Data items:
---

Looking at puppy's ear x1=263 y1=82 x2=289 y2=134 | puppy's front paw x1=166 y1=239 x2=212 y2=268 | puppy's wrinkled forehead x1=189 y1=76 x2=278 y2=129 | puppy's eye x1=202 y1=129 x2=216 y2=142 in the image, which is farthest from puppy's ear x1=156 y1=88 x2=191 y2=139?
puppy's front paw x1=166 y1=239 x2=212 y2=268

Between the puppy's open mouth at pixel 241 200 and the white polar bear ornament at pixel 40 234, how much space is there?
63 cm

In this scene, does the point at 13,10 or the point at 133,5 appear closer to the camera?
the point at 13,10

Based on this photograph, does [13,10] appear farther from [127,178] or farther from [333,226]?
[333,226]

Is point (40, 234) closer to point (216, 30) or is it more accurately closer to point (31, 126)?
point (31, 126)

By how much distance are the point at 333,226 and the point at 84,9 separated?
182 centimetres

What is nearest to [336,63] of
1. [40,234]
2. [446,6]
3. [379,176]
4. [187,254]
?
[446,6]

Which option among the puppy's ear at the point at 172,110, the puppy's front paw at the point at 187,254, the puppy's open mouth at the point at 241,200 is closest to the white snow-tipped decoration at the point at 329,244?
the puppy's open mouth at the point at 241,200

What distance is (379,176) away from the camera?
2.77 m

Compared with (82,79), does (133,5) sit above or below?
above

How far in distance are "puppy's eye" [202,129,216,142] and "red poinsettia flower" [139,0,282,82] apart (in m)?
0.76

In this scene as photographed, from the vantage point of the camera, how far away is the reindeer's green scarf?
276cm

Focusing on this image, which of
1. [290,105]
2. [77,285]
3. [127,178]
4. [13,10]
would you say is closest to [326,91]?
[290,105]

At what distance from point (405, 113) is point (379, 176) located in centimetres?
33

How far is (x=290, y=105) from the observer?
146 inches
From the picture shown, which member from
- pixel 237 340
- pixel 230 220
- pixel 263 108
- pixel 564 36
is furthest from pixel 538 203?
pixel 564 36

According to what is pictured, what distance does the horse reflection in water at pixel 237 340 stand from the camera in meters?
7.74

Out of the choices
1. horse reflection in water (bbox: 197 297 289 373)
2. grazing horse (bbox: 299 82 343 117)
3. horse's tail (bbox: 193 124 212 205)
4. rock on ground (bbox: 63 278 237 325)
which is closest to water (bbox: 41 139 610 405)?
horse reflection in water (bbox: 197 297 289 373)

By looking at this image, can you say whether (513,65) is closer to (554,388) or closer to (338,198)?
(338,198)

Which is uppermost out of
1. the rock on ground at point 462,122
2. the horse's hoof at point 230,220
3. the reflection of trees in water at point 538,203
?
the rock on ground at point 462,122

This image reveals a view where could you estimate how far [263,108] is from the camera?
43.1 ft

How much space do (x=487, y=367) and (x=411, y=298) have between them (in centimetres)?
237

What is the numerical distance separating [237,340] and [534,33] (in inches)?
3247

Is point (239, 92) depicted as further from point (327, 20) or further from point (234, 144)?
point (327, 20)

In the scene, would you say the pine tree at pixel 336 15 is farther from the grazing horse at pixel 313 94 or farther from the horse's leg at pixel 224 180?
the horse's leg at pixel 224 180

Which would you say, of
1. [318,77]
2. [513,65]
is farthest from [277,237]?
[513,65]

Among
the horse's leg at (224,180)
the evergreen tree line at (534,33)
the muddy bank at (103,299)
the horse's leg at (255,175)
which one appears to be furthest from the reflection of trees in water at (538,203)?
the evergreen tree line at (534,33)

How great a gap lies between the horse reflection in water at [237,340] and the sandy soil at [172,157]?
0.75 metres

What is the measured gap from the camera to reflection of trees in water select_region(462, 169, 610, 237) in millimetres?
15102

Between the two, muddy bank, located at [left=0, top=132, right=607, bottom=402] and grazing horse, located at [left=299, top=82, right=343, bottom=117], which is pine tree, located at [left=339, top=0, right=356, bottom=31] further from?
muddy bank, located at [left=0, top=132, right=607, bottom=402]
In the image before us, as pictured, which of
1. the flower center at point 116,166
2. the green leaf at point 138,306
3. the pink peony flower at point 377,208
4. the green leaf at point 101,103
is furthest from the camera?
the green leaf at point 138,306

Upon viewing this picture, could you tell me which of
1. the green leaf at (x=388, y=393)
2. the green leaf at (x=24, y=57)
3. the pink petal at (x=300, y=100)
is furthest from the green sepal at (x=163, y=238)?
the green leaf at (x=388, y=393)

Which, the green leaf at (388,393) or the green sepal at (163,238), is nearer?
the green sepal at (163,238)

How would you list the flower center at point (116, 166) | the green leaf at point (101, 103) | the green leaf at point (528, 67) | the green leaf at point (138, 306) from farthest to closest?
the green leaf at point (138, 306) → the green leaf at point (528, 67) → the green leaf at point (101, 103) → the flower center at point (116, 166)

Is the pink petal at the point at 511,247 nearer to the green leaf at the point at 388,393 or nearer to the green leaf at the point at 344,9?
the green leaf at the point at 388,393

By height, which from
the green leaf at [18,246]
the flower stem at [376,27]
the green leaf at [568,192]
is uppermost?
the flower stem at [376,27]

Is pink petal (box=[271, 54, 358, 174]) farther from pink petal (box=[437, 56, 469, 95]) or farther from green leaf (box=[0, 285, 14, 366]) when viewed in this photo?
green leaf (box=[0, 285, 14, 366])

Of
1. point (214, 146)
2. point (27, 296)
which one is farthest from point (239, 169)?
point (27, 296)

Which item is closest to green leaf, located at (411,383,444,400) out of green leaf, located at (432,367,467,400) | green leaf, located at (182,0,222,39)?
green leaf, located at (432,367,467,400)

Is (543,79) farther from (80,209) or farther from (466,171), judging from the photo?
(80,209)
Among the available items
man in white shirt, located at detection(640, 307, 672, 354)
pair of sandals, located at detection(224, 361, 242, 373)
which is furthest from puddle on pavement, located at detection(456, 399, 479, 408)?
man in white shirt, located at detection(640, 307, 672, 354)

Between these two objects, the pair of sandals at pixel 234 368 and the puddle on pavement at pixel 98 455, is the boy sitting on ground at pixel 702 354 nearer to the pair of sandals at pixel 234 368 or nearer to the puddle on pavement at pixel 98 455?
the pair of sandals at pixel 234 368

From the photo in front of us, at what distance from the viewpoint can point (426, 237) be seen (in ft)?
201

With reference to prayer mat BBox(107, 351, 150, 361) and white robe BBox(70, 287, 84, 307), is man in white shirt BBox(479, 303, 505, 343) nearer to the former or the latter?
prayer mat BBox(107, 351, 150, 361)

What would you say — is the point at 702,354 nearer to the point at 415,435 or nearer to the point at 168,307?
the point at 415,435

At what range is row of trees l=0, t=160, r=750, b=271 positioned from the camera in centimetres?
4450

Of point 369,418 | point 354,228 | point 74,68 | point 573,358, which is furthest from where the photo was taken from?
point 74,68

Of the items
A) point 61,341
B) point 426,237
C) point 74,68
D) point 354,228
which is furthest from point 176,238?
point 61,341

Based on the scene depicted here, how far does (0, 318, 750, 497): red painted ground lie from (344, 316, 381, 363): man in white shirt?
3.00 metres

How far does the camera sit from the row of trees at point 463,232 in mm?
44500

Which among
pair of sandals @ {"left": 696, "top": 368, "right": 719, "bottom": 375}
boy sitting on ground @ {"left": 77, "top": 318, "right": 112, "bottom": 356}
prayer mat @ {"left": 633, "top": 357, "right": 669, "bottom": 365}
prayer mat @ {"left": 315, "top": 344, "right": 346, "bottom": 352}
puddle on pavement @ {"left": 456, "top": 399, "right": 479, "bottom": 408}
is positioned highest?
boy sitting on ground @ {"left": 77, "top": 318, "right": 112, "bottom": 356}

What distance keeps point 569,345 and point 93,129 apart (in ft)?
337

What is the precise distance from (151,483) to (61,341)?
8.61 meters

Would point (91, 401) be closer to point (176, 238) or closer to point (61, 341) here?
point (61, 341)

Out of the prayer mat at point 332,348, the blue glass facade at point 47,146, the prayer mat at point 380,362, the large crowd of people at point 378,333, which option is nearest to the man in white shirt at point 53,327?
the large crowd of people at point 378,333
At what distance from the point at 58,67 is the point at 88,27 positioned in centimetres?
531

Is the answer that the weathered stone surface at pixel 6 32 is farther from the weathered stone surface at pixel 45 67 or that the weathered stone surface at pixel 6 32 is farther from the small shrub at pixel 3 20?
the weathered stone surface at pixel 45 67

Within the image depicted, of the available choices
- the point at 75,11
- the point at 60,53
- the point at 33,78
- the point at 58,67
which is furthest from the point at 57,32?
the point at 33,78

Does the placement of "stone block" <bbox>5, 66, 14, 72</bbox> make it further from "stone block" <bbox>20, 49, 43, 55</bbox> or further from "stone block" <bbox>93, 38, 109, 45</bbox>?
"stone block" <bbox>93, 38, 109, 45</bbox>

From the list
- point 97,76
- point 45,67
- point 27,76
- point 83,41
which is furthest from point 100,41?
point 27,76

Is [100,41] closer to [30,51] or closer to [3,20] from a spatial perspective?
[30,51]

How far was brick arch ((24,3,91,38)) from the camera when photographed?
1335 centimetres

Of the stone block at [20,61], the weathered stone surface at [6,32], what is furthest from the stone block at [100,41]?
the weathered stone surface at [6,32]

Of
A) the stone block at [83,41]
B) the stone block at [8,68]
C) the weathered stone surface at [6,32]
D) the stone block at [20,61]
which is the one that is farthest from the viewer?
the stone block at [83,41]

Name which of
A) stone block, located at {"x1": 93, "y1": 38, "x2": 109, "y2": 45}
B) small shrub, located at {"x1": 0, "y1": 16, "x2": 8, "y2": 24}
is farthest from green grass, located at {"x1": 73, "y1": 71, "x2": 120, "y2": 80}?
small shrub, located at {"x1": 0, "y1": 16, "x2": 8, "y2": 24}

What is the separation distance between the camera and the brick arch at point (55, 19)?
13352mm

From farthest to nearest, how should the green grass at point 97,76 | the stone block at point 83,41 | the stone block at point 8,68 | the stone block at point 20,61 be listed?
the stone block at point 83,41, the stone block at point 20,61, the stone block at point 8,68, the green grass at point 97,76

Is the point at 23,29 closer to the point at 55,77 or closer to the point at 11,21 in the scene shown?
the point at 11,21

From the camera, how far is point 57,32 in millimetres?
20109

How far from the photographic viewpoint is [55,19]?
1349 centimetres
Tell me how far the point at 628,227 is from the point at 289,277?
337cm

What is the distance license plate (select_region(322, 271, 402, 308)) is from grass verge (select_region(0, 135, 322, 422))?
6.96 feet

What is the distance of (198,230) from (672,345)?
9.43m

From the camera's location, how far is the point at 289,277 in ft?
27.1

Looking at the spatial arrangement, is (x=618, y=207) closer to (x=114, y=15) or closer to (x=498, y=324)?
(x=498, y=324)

---

● Written problem
Add 85 to every number in the answers (a distance and a pair of coordinates) and write out all the lines again, requests included. Begin at the line that has "From the camera's" and stop after the last of the rows.

● Output of the exercise
From the camera's location, how far is the point at 289,277 in ft?
112.1

Looking at the spatial arrangement, is (x=618, y=207) closer to (x=114, y=15) or closer to (x=498, y=324)?
(x=583, y=409)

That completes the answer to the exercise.